HOW TO COMPLETE THIS TASK: Nothing in the data may change. Copy all of it exactly.

-.-.-

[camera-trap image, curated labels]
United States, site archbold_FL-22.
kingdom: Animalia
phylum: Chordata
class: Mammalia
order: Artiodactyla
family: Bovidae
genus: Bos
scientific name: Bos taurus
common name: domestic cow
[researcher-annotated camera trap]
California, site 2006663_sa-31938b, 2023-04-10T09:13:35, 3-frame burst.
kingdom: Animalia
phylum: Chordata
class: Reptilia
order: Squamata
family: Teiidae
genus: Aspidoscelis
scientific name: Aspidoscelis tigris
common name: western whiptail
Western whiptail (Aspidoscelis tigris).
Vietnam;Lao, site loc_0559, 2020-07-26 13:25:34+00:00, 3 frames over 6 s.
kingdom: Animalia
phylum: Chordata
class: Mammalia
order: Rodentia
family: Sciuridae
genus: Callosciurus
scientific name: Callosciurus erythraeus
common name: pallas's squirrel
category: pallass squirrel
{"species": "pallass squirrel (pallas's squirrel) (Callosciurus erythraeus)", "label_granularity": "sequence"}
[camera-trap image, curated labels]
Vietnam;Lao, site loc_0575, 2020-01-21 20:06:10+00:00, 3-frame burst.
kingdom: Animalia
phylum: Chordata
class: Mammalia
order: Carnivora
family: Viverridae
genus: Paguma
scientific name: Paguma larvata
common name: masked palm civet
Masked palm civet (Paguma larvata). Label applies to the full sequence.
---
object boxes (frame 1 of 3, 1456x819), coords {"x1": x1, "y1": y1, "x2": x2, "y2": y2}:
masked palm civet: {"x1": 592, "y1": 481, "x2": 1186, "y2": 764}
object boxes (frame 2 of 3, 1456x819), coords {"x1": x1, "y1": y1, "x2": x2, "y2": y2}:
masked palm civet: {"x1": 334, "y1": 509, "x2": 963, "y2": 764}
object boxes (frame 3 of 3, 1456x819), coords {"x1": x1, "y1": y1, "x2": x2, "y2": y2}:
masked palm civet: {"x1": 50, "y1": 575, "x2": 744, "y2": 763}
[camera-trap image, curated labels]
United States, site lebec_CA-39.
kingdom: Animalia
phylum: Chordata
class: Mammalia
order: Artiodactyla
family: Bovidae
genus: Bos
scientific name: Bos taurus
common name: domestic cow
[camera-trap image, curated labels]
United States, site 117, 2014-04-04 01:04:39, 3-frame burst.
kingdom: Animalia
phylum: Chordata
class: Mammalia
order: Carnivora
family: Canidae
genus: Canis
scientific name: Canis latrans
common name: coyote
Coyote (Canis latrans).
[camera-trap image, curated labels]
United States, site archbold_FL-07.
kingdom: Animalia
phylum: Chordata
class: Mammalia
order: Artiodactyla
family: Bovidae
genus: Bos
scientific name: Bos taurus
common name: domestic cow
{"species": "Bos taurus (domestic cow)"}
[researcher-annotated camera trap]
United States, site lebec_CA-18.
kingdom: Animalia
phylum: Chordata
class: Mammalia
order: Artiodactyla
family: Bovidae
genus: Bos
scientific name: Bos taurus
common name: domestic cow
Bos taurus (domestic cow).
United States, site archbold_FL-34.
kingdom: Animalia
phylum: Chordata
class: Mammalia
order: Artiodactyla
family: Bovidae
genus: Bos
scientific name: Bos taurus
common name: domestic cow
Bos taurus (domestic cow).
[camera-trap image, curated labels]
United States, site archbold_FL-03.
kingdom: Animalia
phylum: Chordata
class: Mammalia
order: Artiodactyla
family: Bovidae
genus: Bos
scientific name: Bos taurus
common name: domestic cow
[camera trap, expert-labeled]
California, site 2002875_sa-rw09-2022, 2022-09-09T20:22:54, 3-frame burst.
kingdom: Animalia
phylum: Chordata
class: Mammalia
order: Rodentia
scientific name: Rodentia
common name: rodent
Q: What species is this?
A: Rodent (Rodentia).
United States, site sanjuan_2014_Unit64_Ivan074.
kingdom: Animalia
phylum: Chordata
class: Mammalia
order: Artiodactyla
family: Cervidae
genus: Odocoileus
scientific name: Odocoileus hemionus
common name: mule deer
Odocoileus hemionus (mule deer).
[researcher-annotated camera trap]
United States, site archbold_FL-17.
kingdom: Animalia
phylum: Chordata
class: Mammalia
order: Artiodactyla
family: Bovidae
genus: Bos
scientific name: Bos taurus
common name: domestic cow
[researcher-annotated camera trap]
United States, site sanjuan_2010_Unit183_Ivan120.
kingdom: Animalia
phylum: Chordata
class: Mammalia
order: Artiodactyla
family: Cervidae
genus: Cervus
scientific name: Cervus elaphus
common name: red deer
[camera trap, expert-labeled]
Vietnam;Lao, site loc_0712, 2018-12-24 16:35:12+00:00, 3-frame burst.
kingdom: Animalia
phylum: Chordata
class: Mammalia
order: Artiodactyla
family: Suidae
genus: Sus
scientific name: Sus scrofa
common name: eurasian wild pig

-.-.-

THE ANSWER:
[camera-trap image, curated labels]
United States, site archbold_FL-22.
kingdom: Animalia
phylum: Chordata
class: Mammalia
order: Artiodactyla
family: Bovidae
genus: Bos
scientific name: Bos taurus
common name: domestic cow
[researcher-annotated camera trap]
California, site 2006663_sa-31938b, 2023-04-10T09:13:35, 3-frame burst.
kingdom: Animalia
phylum: Chordata
class: Reptilia
order: Squamata
family: Teiidae
genus: Aspidoscelis
scientific name: Aspidoscelis tigris
common name: western whiptail
Western whiptail (Aspidoscelis tigris).
Vietnam;Lao, site loc_0559, 2020-07-26 13:25:34+00:00, 3 frames over 6 s.
kingdom: Animalia
phylum: Chordata
class: Mammalia
order: Rodentia
family: Sciuridae
genus: Callosciurus
scientific name: Callosciurus erythraeus
common name: pallas's squirrel
category: pallass squirrel
{"species": "pallass squirrel (pallas's squirrel) (Callosciurus erythraeus)", "label_granularity": "sequence"}
[camera-trap image, curated labels]
Vietnam;Lao, site loc_0575, 2020-01-21 20:06:10+00:00, 3-frame burst.
kingdom: Animalia
phylum: Chordata
class: Mammalia
order: Carnivora
family: Viverridae
genus: Paguma
scientific name: Paguma larvata
common name: masked palm civet
Masked palm civet (Paguma larvata). Label applies to the full sequence.
---
object boxes (frame 1 of 3, 1456x819), coords {"x1": x1, "y1": y1, "x2": x2, "y2": y2}:
masked palm civet: {"x1": 592, "y1": 481, "x2": 1186, "y2": 764}
object boxes (frame 2 of 3, 1456x819), coords {"x1": x1, "y1": y1, "x2": x2, "y2": y2}:
masked palm civet: {"x1": 334, "y1": 509, "x2": 963, "y2": 764}
object boxes (frame 3 of 3, 1456x819), coords {"x1": x1, "y1": y1, "x2": x2, "y2": y2}:
masked palm civet: {"x1": 50, "y1": 575, "x2": 744, "y2": 763}
[camera-trap image, curated labels]
United States, site lebec_CA-39.
kingdom: Animalia
phylum: Chordata
class: Mammalia
order: Artiodactyla
family: Bovidae
genus: Bos
scientific name: Bos taurus
common name: domestic cow
[camera-trap image, curated labels]
United States, site 117, 2014-04-04 01:04:39, 3-frame burst.
kingdom: Animalia
phylum: Chordata
class: Mammalia
order: Carnivora
family: Canidae
genus: Canis
scientific name: Canis latrans
common name: coyote
Coyote (Canis latrans).
[camera-trap image, curated labels]
United States, site archbold_FL-07.
kingdom: Animalia
phylum: Chordata
class: Mammalia
order: Artiodactyla
family: Bovidae
genus: Bos
scientific name: Bos taurus
common name: domestic cow
{"species": "Bos taurus (domestic cow)"}
[researcher-annotated camera trap]
United States, site lebec_CA-18.
kingdom: Animalia
phylum: Chordata
class: Mammalia
order: Artiodactyla
family: Bovidae
genus: Bos
scientific name: Bos taurus
common name: domestic cow
Bos taurus (domestic cow).
United States, site archbold_FL-34.
kingdom: Animalia
phylum: Chordata
class: Mammalia
order: Artiodactyla
family: Bovidae
genus: Bos
scientific name: Bos taurus
common name: domestic cow
Bos taurus (domestic cow).
[camera-trap image, curated labels]
United States, site archbold_FL-03.
kingdom: Animalia
phylum: Chordata
class: Mammalia
order: Artiodactyla
family: Bovidae
genus: Bos
scientific name: Bos taurus
common name: domestic cow
[camera trap, expert-labeled]
California, site 2002875_sa-rw09-2022, 2022-09-09T20:22:54, 3-frame burst.
kingdom: Animalia
phylum: Chordata
class: Mammalia
order: Rodentia
scientific name: Rodentia
common name: rodent
Q: What species is this?
A: Rodent (Rodentia).
United States, site sanjuan_2014_Unit64_Ivan074.
kingdom: Animalia
phylum: Chordata
class: Mammalia
order: Artiodactyla
family: Cervidae
genus: Odocoileus
scientific name: Odocoileus hemionus
common name: mule deer
Odocoileus hemionus (mule deer).
[researcher-annotated camera trap]
United States, site archbold_FL-17.
kingdom: Animalia
phylum: Chordata
class: Mammalia
order: Artiodactyla
family: Bovidae
genus: Bos
scientific name: Bos taurus
common name: domestic cow
[researcher-annotated camera trap]
United States, site sanjuan_2010_Unit183_Ivan120.
kingdom: Animalia
phylum: Chordata
class: Mammalia
order: Artiodactyla
family: Cervidae
genus: Cervus
scientific name: Cervus elaphus
common name: red deer
[camera trap, expert-labeled]
Vietnam;Lao, site loc_0712, 2018-12-24 16:35:12+00:00, 3-frame burst.
kingdom: Animalia
phylum: Chordata
class: Mammalia
order: Artiodactyla
family: Suidae
genus: Sus
scientific name: Sus scrofa
common name: eurasian wild pig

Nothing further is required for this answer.